Fleischman,
John. Phineas Gage: A Gruesome but
True Story about Brain Science.
2002. 85pp. Lexile: 1030.
Available in paper.
In 1848, Phineas Gage, a 26-year-old
explosives expert, had an accident that should have killed him. A 3-foot-long metal rod was blasted by
dynamite and went straight through his brain and out again. Yet he was walking and talking almost
immediately and lived twelve more years with fairly good health. The strange thing is that his personality was
said to have completely changed. He went
from being good with people and a popular supervisor, to being crude and hard
to get along with. At the time, doctors had so little information about the
human brain that they couldn’t explain what happened to him.
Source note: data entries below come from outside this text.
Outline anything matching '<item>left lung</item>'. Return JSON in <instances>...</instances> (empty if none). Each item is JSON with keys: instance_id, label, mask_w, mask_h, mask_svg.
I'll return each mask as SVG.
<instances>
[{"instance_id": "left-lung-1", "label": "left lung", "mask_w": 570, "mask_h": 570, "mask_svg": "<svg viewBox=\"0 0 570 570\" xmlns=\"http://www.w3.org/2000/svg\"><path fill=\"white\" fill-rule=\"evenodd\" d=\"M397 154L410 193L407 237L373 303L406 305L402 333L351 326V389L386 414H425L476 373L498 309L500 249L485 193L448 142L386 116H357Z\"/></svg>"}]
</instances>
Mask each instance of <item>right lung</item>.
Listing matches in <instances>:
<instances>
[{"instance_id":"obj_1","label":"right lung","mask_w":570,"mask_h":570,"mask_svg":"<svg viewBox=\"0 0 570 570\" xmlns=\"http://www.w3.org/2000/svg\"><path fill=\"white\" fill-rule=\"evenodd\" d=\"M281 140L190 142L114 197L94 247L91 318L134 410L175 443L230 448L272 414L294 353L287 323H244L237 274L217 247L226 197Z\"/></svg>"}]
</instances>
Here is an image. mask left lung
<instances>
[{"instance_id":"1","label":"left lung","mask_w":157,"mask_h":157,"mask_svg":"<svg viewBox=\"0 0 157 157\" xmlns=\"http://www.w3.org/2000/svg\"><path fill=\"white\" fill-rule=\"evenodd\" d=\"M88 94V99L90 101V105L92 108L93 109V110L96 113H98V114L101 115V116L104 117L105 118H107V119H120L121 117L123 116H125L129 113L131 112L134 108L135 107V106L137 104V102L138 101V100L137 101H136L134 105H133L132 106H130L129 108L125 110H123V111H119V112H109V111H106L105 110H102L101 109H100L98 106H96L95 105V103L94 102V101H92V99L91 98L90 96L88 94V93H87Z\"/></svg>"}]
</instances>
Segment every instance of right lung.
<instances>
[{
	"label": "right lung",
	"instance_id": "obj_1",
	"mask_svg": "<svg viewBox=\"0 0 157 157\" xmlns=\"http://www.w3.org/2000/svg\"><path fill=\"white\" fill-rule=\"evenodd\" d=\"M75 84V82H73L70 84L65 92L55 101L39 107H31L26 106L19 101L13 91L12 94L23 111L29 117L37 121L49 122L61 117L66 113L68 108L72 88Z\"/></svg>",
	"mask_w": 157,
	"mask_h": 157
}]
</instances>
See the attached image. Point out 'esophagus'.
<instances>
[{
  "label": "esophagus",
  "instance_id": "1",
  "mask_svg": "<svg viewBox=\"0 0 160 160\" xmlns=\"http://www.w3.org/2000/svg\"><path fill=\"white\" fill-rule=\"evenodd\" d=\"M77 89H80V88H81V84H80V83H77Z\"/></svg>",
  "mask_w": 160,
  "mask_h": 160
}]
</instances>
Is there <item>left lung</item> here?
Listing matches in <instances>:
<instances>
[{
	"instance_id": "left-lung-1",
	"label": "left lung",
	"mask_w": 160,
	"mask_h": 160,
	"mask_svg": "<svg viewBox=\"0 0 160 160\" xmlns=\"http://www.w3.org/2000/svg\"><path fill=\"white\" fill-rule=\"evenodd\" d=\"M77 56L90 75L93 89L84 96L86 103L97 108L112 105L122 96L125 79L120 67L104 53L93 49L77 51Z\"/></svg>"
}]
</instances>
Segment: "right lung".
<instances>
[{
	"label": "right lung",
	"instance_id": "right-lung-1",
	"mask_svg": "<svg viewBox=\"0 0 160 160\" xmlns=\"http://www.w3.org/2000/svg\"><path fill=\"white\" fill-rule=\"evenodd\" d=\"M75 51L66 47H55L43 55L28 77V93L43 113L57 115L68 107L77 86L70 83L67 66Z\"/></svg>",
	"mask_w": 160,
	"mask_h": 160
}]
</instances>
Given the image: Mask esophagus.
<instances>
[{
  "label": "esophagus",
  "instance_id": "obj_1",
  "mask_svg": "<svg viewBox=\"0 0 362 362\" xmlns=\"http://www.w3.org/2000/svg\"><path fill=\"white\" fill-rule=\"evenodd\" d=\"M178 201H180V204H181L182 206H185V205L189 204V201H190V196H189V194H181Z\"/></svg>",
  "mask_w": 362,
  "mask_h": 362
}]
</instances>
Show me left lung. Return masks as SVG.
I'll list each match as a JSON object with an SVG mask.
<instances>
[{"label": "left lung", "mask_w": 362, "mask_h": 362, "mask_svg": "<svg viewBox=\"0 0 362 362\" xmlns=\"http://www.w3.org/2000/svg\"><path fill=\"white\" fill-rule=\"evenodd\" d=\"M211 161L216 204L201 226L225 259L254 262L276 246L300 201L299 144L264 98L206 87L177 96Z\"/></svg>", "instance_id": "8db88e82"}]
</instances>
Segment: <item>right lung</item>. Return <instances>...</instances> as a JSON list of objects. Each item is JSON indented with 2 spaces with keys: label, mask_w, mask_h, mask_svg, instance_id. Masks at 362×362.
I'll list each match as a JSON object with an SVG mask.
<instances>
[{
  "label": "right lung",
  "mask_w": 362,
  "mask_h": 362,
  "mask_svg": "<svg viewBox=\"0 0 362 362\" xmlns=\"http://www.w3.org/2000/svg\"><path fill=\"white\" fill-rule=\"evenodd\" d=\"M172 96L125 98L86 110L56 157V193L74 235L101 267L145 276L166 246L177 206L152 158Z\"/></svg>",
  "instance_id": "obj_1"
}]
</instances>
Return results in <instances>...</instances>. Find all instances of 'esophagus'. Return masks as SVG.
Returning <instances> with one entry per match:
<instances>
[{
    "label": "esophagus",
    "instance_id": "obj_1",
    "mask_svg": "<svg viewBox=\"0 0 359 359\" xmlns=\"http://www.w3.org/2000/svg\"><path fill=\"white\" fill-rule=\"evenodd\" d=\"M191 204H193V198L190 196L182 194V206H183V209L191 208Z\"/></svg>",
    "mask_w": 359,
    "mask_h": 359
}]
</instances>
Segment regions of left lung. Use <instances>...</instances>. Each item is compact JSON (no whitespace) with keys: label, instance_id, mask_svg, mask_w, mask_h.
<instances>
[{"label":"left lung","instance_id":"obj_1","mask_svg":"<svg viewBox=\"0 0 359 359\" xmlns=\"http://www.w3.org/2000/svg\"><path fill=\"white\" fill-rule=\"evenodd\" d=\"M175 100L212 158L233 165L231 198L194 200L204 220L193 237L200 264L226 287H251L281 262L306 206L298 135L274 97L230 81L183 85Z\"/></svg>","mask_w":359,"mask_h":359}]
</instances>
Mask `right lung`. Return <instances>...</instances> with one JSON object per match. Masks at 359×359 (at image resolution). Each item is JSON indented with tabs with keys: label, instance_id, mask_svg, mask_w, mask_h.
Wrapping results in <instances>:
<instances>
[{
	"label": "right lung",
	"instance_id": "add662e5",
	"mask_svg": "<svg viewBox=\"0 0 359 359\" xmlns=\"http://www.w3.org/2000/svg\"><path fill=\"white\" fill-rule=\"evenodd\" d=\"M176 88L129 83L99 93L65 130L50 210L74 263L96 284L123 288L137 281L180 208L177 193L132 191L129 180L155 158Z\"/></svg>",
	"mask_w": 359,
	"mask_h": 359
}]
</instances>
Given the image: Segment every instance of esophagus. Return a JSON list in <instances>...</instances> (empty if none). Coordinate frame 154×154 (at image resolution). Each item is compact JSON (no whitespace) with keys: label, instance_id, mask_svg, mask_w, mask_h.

As medicine became
more sophisticated, doctors kept looking back over the years and studying the
accounts of Gage and examining his skull, which was dug up some time after he
was buried and preserved for study. The narrative
effectively uses Gage’s bizarre story to also convey a lot of information about
the history of brain science.
Reading Std #9 for grades 6-8: Compare/contrast texts on similar themes or topics. Have students read the article, “Phineas Gage: Neuroscience's Most Famous Patient” by Steve Twomey in Smithsonian, January 2010 - 40 (10): 8–10. Available here. Compare its view of Phineas Gage, based on recent discoveries, with that offered in the Fleischman book to find areas of disagreement or interpretation.